(Objectives)
• 1. Write out everything from "On Mon, Sep" down to "fencerel(After-unlock-lock) ; [M])" in the memory-model patch email, replacing "guarantee" with "assurance" each time it appears.
• 2. Extend the memory-model patch email past its last line.

— start Document excerpt —

Re: [PATCH] tools/memory-model: Model smp_mb__after_unlock_lock()

From: Andrea Parri
Date: Mon Sep 24 2018 - 06:56:17 EST


On Mon, Sep 24, 2018 at 12:44:49PM +0200, Andrea Parri wrote:
> From the header comment for smp_mb__after_unlock_lock():
>
> "Place this after a lock-acquisition primitive to guarantee that
> an UNLOCK+LOCK pair acts as a full barrier. This guarantee applies
> if the UNLOCK and LOCK are executed by the same CPU or if the
> UNLOCK and LOCK operate on the same lock variable."
>
> This formalizes the above guarantee by defining (new) mb-links according
> to the law:
>
> ([M] ; po ; [UL] ; (co | po) ; [LKW] ;
> fencerel(After-unlock-lock) ; [M])

— end Document excerpt —
— start Supplied entries —

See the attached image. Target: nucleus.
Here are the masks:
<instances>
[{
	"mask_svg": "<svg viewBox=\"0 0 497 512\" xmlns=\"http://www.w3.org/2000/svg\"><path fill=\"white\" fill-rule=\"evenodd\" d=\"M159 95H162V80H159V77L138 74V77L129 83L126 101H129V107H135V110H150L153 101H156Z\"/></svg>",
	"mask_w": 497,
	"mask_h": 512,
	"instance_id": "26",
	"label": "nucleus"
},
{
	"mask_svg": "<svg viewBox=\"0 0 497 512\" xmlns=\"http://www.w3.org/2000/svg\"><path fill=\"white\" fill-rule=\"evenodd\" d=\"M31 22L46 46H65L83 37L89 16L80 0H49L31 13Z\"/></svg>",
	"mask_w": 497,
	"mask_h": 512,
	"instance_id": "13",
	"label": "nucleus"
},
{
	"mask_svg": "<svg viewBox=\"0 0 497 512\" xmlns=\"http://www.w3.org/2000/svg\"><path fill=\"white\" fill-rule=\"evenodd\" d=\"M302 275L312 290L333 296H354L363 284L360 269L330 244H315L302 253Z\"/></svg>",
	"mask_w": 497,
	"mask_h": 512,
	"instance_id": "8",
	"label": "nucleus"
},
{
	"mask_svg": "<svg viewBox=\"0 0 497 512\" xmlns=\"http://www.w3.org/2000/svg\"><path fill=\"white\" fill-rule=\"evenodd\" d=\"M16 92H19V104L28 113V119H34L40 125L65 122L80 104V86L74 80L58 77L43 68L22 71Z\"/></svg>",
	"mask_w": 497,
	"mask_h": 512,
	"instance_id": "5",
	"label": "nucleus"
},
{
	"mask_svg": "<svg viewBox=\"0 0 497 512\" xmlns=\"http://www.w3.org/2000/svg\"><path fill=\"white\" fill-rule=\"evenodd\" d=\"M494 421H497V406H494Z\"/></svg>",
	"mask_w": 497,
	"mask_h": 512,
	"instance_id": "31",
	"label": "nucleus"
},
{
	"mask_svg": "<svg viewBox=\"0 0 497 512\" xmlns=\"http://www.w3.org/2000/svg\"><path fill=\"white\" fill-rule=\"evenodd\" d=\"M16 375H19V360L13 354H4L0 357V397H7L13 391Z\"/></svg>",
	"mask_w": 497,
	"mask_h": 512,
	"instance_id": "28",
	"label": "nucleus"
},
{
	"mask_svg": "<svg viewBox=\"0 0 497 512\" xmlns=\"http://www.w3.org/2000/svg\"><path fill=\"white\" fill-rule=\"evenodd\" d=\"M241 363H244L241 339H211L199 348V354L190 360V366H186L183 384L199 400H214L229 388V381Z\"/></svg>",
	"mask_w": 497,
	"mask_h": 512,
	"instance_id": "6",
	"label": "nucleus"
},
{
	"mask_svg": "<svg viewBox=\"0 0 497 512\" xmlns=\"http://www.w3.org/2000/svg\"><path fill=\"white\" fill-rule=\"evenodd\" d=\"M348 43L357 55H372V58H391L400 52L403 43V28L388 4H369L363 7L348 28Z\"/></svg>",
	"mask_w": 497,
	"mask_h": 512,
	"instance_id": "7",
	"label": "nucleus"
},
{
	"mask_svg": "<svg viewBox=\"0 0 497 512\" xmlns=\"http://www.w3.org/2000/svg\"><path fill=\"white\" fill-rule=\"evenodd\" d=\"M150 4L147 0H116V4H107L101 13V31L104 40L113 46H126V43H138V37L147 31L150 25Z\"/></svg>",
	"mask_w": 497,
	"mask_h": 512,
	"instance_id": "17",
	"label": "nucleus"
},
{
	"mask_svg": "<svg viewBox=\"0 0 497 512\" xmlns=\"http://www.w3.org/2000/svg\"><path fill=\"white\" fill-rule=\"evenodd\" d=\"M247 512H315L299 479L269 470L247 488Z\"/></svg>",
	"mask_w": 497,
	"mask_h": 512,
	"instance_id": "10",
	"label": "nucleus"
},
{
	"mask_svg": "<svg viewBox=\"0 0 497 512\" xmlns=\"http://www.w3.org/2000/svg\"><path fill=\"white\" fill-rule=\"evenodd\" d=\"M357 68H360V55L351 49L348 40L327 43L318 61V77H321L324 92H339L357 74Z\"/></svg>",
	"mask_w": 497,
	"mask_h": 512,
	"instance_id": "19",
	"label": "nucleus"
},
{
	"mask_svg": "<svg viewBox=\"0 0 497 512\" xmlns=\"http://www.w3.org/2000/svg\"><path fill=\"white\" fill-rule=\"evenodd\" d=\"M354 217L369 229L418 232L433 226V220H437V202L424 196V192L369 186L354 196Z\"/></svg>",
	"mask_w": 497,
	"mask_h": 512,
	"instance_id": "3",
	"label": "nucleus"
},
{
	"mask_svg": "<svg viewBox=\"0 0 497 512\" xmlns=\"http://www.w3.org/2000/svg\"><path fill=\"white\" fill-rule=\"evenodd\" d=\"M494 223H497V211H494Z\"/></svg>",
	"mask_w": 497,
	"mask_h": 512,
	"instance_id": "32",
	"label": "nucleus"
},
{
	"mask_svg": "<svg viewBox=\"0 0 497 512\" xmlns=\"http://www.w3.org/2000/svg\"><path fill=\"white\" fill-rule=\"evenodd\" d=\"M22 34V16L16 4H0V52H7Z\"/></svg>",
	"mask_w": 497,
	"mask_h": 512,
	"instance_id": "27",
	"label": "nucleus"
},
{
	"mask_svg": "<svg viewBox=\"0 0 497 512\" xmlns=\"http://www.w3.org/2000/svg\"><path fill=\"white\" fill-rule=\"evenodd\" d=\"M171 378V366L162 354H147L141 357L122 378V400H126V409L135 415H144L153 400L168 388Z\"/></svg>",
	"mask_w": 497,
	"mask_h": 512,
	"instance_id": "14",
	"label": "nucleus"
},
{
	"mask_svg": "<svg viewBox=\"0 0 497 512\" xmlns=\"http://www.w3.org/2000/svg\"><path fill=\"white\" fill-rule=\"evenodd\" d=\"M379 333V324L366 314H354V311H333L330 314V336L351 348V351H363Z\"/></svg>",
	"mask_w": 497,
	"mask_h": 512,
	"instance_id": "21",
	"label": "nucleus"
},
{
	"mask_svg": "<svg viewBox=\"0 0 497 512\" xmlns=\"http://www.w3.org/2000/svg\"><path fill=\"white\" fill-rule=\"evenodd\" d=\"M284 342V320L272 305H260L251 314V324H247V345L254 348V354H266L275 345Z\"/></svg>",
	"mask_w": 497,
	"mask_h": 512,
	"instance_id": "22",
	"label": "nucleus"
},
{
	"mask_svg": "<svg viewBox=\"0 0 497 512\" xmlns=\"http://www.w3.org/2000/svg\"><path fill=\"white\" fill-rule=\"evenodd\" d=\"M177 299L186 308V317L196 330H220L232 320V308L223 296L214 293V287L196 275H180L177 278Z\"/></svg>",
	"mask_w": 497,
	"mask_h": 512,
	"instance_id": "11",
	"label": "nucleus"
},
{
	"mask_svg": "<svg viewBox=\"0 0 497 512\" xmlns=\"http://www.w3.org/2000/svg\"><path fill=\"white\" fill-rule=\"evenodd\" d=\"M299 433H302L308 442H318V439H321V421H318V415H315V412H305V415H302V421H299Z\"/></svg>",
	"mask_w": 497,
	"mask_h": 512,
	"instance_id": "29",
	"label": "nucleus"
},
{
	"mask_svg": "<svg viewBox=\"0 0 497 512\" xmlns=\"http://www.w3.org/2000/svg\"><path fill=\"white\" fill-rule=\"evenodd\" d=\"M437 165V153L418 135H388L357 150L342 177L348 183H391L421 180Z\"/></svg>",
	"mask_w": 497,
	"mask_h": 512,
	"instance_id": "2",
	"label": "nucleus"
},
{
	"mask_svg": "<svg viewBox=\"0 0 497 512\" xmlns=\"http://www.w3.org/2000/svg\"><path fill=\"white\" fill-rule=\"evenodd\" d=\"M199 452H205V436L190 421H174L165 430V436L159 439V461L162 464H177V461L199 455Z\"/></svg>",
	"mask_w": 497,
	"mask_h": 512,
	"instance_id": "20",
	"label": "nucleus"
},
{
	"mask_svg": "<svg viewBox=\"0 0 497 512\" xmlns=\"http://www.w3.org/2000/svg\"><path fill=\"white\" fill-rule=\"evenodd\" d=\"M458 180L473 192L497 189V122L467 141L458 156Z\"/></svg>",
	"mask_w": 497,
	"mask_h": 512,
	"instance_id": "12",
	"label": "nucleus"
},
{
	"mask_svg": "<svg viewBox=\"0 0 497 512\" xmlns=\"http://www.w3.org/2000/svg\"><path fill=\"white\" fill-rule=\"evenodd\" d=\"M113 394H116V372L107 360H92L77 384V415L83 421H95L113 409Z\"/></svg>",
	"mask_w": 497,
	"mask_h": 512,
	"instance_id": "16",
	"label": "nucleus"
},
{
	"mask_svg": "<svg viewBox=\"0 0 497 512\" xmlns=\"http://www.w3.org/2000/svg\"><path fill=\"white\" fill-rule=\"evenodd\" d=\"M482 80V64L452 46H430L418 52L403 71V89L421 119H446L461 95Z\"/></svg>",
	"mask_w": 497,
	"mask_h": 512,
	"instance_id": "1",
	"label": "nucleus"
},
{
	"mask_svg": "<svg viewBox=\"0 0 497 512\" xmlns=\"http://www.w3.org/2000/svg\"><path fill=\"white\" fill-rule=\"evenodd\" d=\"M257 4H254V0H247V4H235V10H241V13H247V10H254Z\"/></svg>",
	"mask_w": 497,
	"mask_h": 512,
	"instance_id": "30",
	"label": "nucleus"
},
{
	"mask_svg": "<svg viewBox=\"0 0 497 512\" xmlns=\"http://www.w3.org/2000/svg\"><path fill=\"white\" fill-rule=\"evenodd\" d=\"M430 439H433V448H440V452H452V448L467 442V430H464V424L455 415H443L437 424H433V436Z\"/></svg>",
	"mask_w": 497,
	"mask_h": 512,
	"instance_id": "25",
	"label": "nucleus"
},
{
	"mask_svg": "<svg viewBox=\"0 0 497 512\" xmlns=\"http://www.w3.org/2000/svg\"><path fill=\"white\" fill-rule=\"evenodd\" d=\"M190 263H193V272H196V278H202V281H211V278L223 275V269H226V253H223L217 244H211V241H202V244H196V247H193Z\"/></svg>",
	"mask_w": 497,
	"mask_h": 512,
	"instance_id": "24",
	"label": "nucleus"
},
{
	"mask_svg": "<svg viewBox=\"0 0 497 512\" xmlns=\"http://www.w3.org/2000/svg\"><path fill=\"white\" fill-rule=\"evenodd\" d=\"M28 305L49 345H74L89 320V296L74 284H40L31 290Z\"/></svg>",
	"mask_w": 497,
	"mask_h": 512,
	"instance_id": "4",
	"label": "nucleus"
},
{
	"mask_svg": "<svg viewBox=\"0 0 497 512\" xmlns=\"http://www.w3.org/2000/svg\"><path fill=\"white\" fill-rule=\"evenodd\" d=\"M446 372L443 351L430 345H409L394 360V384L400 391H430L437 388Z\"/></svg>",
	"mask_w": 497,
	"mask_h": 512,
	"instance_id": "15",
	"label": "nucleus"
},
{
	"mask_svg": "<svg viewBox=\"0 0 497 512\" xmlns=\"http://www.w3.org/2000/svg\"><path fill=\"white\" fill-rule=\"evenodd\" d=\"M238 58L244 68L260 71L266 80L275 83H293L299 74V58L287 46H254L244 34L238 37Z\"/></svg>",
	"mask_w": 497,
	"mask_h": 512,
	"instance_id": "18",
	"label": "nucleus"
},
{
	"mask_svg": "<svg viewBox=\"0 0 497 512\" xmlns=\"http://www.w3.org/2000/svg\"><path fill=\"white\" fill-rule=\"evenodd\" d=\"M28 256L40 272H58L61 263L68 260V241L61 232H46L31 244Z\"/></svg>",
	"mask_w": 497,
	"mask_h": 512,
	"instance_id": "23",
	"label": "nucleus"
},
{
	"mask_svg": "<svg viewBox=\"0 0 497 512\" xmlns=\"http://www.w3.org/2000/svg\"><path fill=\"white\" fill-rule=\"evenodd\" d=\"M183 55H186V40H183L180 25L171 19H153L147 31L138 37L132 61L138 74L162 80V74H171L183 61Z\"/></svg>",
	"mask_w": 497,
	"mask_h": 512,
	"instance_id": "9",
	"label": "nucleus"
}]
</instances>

— end Supplied entries —

(Final answers)
• 1.
On Mon, Sep 24, 2018 at 12:44:49PM +0200, Andrea Parri wrote:
> From the header comment for smp_mb__after_unlock_lock():
>
> "Place this after a lock-acquisition primitive to assurance that
> an UNLOCK+LOCK pair acts as a full barrier. This assurance applies
> if the UNLOCK and LOCK are executed by the same CPU or if the
> UNLOCK and LOCK operate on the same lock variable."
>
> This formalizes the above assurance by defining (new) mb-links according
> to the law:
>
> ([M] ; po ; [UL] ; (co | po) ; [LKW] ;
> fencerel(After-unlock-lock) ; [M])

• 2.
>
> where the component ([UL] ; co ; [LKW]) identifies "UNLOCK+LOCK pairs on
> the same lock variable" and the component ([UL] ; po ; [LKW]) identifies
> "UNLOCK+LOCK pairs executed by the same CPU".
>
> In particular, the LKMM forbids the following two behaviors (the second
> litmus test below is based on
>
> Documentation/RCU/Design/Memory-Ordering/Tree-RCU-Memory-Ordering.html
>
> c.f., Section "Tree RCU Grace Period Memory Ordering Building Blocks"):
>
> C after-unlock-lock-same-cpu
>
> (*
> * Result: Never
> *)
>
> {}
>
> P0(spinlock_t *s, spinlock_t *t, int *x, int *y)
> {
> int r0;
>
> spin_lock(s);
> WRITE_ONCE(*x, 1);
> spin_unlock(s);
> spin_lock(t);
> smp_mb__after_unlock_lock();
> r0 = READ_ONCE(*y);
> spin_unlock(t);
> }
>
> P1(int *x, int *y)
> {
> int r0;
>
> WRITE_ONCE(*y, 1);
> smp_mb();
> r0 = READ_ONCE(*x);
> }
>
> exists (0:r0=0 /\ 1:r0=0)
>
> C after-unlock-lock-same-lock-variable
>
> (*
> * Result: Never
> *)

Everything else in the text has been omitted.